Belinda Beresford
Eighty guns for hire sat proudly on the Linder Auditorium stage in Johannesburg on Wednesday, plying their trade for love and in the hope of money.
It was the inaugural concert of the new Johannesburg Philharmonic Orchestra (JPO), created by musicians from the now defunct National Symphony Orchestra (NSO). The NSO finally collapsed into the terminal stages of bankruptcy earlier this year after a long illness caused by lack of funding.
Proving that, contrary to popular opinion, lawyers do have hearts, the JPO is the product of 29 musicians and their attorney.
The JPO is looking for R30-million, double the amount the NSO needed to keep it breathing. According to Sara Gon, the Webber Wentzel Bowens attorney working behind the scenes, the orchestra is determined not to struggle along in a constant state of crisis. The model is the orchestra in Durban, which has secured multiple-year funding from different levels of government and business.
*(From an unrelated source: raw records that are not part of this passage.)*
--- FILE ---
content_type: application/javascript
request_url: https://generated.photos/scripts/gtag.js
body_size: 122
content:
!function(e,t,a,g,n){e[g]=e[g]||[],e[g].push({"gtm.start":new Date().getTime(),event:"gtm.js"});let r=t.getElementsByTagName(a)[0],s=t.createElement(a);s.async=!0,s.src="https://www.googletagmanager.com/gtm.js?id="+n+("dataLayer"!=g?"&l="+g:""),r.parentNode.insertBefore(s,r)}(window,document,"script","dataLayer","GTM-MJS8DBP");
At the time of the NSO collapse several potential funders said they were deterred by the air of desperation surrounding it.
The increased budget is also to facilitate the plan to spend half the JPO’s time and resources on outreach programmes, bringing musical awareness, tuition and entertainment to children and adults in squatter camps as well as the more affluent northern suburbs of Johannesburg.
But the JPO’s struggle to find sponsorship has been exacerbated by the public and acrimonious end to the NSO.
Many sponsors who gave money to the previous orchestra say their budget for the year has been spent, while some are waiting to see how viable the new orchestra is. One financial institution spoke for several others when it said it was wary. Having given sponsorship money to the NSO, it had expected returns in the form of publicity or musical entertainment, which had failed to materialise.
The situation is even more complicated by the apparent attempts to start another orchestra, the African Symphony Orchestra, by members of the NSO management.
But funding is coming in. Two sponsors who took the leap of faith were CorpCapital and the Finnish embassy, who funded the inaugural concerts. The JPO is confident of having sufficient funding for a full musical programme to begin in October.
One orchestra member described the JPO as rising phoenix-like from the ashes of its predecessor. But a new phoenix is a replica of itself. Existing and potential classical music lovers, not to mention the musicians, must be hoping that rather than being a phoenix, the JPO proves to have been transmuted by its ordeal into something harder and more durable.